[Records contained in a dataset]
══════
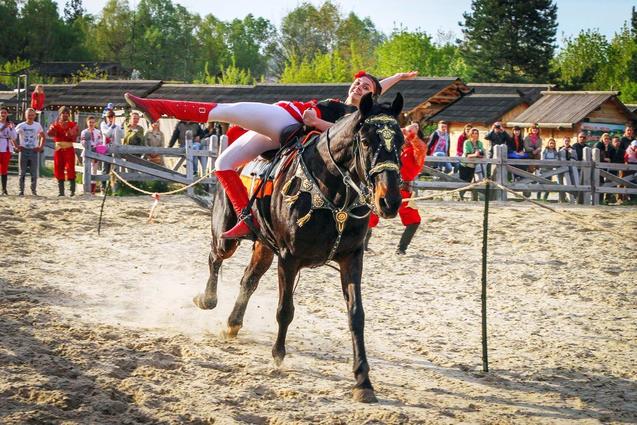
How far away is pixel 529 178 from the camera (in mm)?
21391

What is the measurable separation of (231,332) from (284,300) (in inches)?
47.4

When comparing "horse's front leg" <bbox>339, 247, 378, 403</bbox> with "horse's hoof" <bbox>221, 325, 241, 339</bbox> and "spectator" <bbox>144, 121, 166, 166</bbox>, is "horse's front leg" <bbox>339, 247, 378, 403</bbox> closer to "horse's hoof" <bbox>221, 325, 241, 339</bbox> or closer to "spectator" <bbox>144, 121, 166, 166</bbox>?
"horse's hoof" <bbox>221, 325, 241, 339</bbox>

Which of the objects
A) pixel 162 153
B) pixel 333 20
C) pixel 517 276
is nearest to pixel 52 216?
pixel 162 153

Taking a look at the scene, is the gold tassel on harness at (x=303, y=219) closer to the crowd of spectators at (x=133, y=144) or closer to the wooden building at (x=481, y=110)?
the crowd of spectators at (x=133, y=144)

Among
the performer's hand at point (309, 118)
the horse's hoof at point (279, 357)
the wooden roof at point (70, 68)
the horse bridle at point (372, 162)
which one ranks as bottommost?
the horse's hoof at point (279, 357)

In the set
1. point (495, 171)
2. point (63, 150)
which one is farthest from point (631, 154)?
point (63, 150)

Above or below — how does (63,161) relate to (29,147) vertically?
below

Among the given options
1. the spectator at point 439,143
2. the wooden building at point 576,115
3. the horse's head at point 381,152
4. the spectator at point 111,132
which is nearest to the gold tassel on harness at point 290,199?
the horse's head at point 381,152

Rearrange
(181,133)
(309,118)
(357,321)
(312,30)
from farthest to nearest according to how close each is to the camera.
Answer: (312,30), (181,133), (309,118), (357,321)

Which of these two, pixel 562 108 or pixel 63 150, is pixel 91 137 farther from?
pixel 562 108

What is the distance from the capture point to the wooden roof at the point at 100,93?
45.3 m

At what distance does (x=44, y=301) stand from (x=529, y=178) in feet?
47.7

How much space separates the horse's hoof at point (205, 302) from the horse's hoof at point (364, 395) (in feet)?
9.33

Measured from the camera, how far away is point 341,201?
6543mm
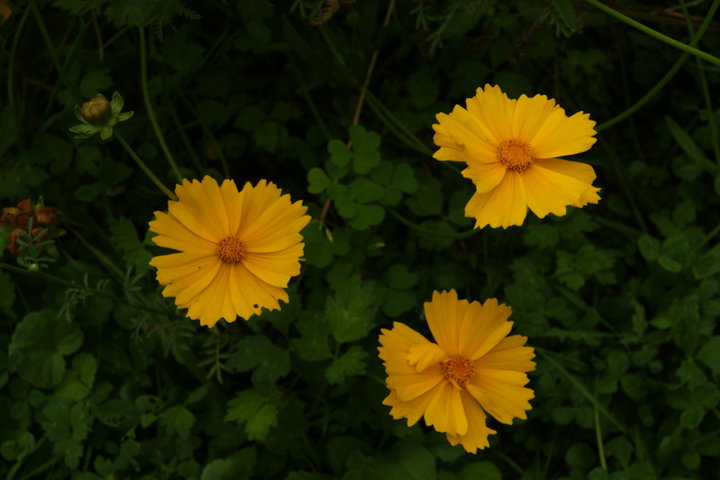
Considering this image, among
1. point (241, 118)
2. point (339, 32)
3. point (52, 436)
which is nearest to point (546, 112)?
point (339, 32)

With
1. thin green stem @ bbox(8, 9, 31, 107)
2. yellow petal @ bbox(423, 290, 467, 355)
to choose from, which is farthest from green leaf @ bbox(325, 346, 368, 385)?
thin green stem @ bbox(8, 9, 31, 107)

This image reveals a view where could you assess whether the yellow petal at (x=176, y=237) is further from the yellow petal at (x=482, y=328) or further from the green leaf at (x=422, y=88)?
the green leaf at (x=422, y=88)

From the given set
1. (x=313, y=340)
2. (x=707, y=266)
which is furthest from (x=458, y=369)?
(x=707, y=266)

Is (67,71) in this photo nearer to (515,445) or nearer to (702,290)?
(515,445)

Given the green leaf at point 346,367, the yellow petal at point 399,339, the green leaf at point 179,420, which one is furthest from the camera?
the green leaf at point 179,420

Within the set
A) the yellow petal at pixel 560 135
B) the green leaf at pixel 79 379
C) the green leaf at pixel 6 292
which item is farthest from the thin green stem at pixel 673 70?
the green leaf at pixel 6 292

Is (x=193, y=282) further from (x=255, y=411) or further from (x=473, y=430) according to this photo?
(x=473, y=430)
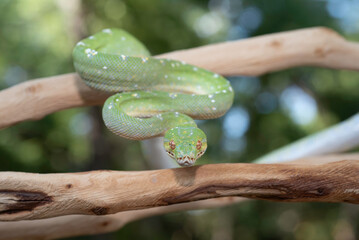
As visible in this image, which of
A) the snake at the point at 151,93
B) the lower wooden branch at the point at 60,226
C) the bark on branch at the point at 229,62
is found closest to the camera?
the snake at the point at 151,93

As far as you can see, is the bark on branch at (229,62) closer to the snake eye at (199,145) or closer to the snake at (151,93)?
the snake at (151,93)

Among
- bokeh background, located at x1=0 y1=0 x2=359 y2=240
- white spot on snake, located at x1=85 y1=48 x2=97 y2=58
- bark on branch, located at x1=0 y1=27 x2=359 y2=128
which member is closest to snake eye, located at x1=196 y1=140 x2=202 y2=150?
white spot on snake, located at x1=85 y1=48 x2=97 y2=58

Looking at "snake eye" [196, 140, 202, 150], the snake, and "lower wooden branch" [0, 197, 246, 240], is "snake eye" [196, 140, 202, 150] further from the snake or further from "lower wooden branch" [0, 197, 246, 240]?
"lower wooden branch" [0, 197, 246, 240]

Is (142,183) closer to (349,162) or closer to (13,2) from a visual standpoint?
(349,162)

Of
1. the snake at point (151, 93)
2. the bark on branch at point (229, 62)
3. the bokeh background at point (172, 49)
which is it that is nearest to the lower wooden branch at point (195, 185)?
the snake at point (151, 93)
══════
BRIEF: From the line containing "Within the set" to the end of the data above, give those lines again verbatim, with both endpoints included and no images.

THE SOLUTION:
Within the set
A) the yellow petal at pixel 560 135
B) the green leaf at pixel 79 379
C) the green leaf at pixel 6 292
which item is farthest from the thin green stem at pixel 673 70?
the green leaf at pixel 6 292

Is (x=193, y=282) further from (x=255, y=411) or further from (x=473, y=430) according to this photo?
(x=473, y=430)
As visible in this image, which of
A) the snake at the point at 151,93
B) the lower wooden branch at the point at 60,226
C) the bark on branch at the point at 229,62
is found closest to the camera?
the snake at the point at 151,93

As far as you can see, is the bark on branch at (229,62) closer to the snake eye at (199,145) or closer to the snake at (151,93)?
the snake at (151,93)

Among
- bokeh background, located at x1=0 y1=0 x2=359 y2=240
- white spot on snake, located at x1=85 y1=48 x2=97 y2=58
- bark on branch, located at x1=0 y1=27 x2=359 y2=128
which member is closest to snake eye, located at x1=196 y1=140 x2=202 y2=150?
white spot on snake, located at x1=85 y1=48 x2=97 y2=58

Looking at "snake eye" [196, 140, 202, 150], the snake, and "lower wooden branch" [0, 197, 246, 240], is "snake eye" [196, 140, 202, 150] further from the snake or further from "lower wooden branch" [0, 197, 246, 240]?
"lower wooden branch" [0, 197, 246, 240]

Is (142,183) closer to (349,162) or closer to (13,2) from a visual standpoint?
(349,162)

Of
1. the snake at point (151, 93)
2. the bark on branch at point (229, 62)
3. the bokeh background at point (172, 49)
which is it that is nearest to the lower wooden branch at point (195, 185)?
the snake at point (151, 93)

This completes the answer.